The obligation to endure gives us the right to know (Silent Spring author Rachel Carson’s favourite quote). But ever since the 80s, FOI rights have been eroding. The 1970s were the nadir of FOI movement.

What pieces of critical information were missing for you to carry out your journalism? Have you been able to look at the government's sources? How much time journalists spend on reviewing science nowadays instead of relying on experts to feed them information?

SH:

Some times public leaders cite studies. Figures get thrown out in rapid succession during pressers with no time to ask for sources. BB can’t find DBH’s figure as to long COVID cases lowering by 50% since Delta wave. If public health experts are basing their decisions on research, they should be able to reveal their sources.

One of biggest pieces of missing info is RACE BASED DATA. BC did not think it important enough to track. Reporters had to track it down and affirm that YES, COVID has a race-based impact.

SH:

The US is doing a lot better. One of the reasons we got FOI rights was because we had to catch up to US. We got FOI rights mainly because Canadians had to go to US to find meat inspection reports on Canadian meat. Now PR officers control government information. We used to be able to talk to government officials directly. Now we have to rely on government propaganda.

Has the damage to scientific transparency in Canada been repaired since Harper’s muzzling of scientists?

SH:

From the 90s to the early 00s, Canadian public sector communications officers went from being intermediaries between reporters and public servants, to being primary spokespeople on behalf of the experts in government. That trend has accelerated. As a journalist, SH can phone a civil servant in the US for information. That is not happening in Canada.

BB:

When she requests interviews with a civil servant, she gets prefabricated quotes in response.

SH:

The PR industry needs to take responsibility for this. This is a profession that erodes democracy. If we can only get propaganda from government, we can’t “do” democracy, and the PR industry is complicit in that.

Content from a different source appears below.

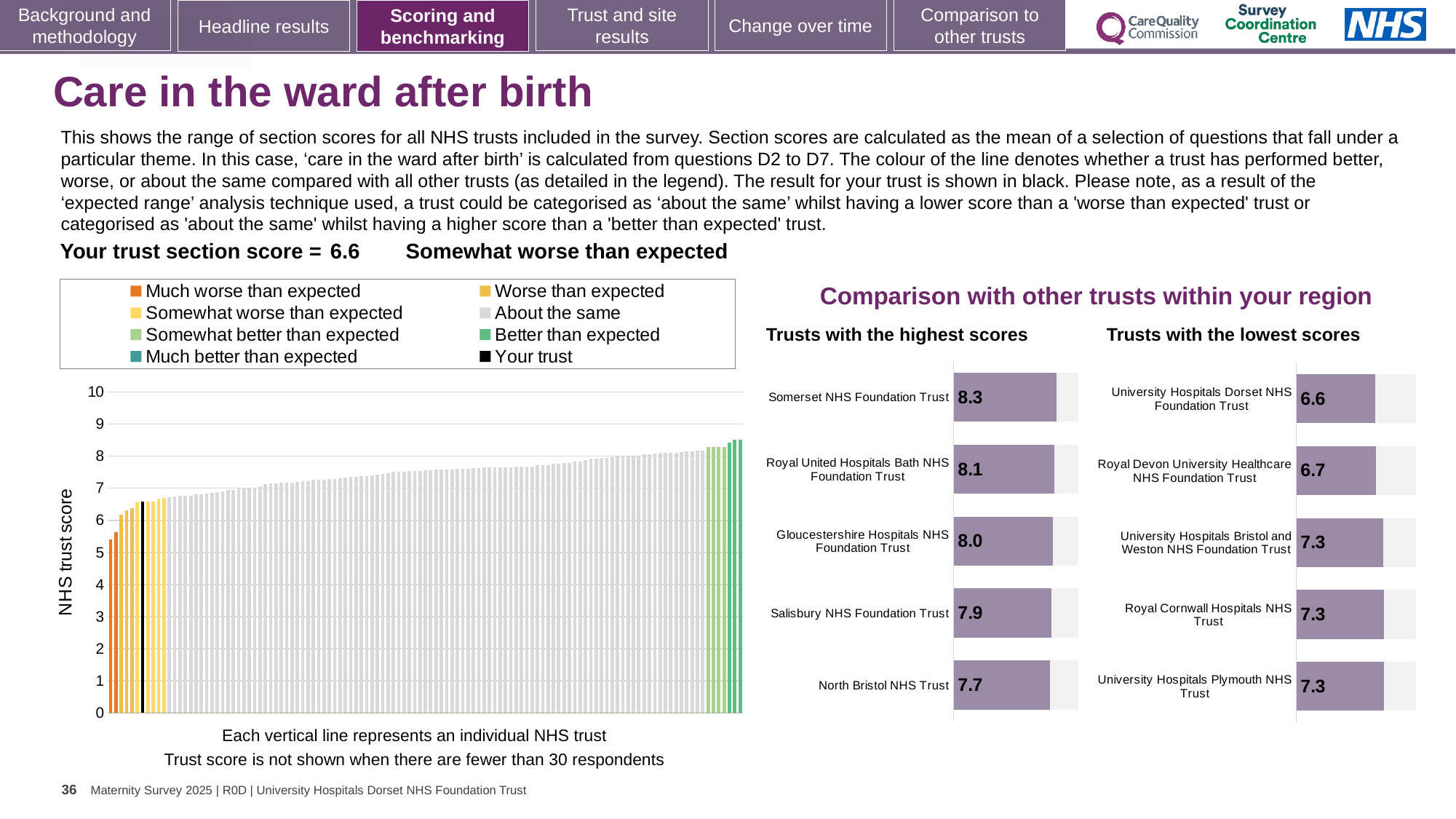
In the 'Trusts with the highest scores' chart, what is the score for North Bristol NHS Trust? 7.7 In the 'Trusts with the highest scores' chart, what is the score for Somerset NHS Foundation Trust? 8.3 In the 'Trusts with the highest scores' chart, what is the difference between the scores of Somerset NHS Foundation Trust and North Bristol NHS Trust? 0.6 In the 'Trusts with the lowest scores' chart, which has the larger score: University Hospitals Plymouth NHS Trust or Royal Devon University Healthcare NHS Foundation Trust? University Hospitals Plymouth NHS Trust What kind of chart is the large chart on the left showing NHS trust scores? Bar chart In the 'Trusts with the lowest scores' chart, what is the score for Royal Devon University Healthcare NHS Foundation Trust? 6.7 How many entries does the legend above the large chart on the left list? 8 In the 'Trusts with the highest scores' chart, how many trusts are shown? 5 In the 'Trusts with the lowest scores' chart, which trust has the lowest score? University Hospitals Dorset NHS Foundation Trust In the large chart on the left, do the trust scores rise or fall from left to right? Rise In the 'Trusts with the lowest scores' chart, what is the difference between the scores of Royal Cornwall Hospitals NHS Trust and University Hospitals Dorset NHS Foundation Trust? 0.7 In the 'Trusts with the highest scores' chart, which trust has the highest score? Somerset NHS Foundation Trust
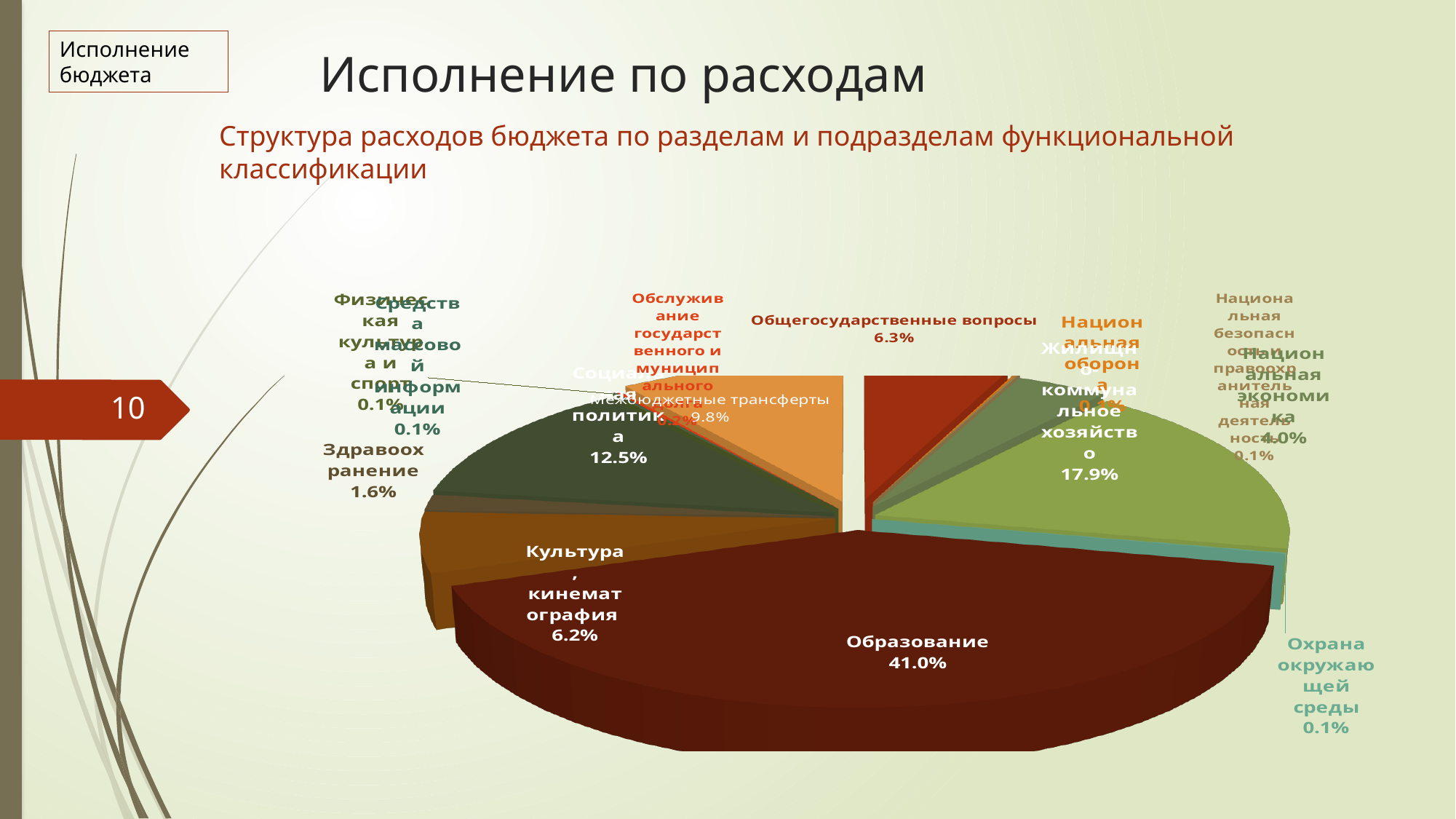
What kind of chart is shown on the slide? pie chart What is the share for Социальная политика? 12.5% Which is larger, the share for Социальная политика or the share for Межбюджетные трансферты? Социальная политика What is the share for Охрана окружающей среды? 0.1% What is the difference in percentage points between Образование and Жилищно-коммунальное хозяйство? 23.1 What is the share for Образование? 41.0% Which category has the largest share of the pie? Образование What is the share for Межбюджетные трансферты? 9.8% What is the share for Здравоохранение? 1.6% What is the share for Жилищно-коммунальное хозяйство? 17.9% What is the subtitle describing the chart on the slide? Структура расходов бюджета по разделам и подразделам функциональной классификации What is the share for Общегосударственные вопросы? 6.3%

Right from beginning of pandemic, we’ve been pounded with disinformation and politicization around infection control. Starting with GBD, funded by AEI and the Koch family. Now misinformed people are taking up arms based on false information. How do we dig our way out of that? How to repair trust in public institutions?

BB:

Transparency from government is the key. Though, with misinformation so readily available, even the correct information will hardly make people change their minds.

SH:

Realistically, over next 30 years as climate change and political destabilization accelerate, we will be looking for other forms of certainty and control, and we might look for it in community. Community does provide those things. We who believe FOI is important should be forming communities around the principles of equity & evidence-based advocacy.

It’s like the 70s all over again. We were living with threats of nukes, DDT, thalidomide, at a time when the world was waking up to the power of self-annihilation. Now we’re back in that moment writ large. The answers they came up with don’t apply, but the writing and thought processes from back then are important to look at.

BB:

People who have been advocating throughout the drug poisoning crisis have been dealing with this for longer than COVID “truth seekers” (not her words) have been dealing with it. They’ve been going right to the experts, who have been able to speak to them, but only under the condition of anonymity. We should be learning from that community.

What can a regular person do to push back against disinformation when it's coming from the government?

BB:

We need to remain connected to and keep talking with people in our circles to give them an evidence-based perspective to compete with the disinformation that's so easy to find. Keep speaking to loved ones but don’t be pushy. Listen to their concerns. Gently insert evidence into their thought process. Pushing back against the government is more difficult to do than persuading your own family.

SH:

Personal connections are important in a fact-resistant society. Hold our politicians accountable. There are so many topics we should be talking and thinking about, but aren’t (eg. housing equality).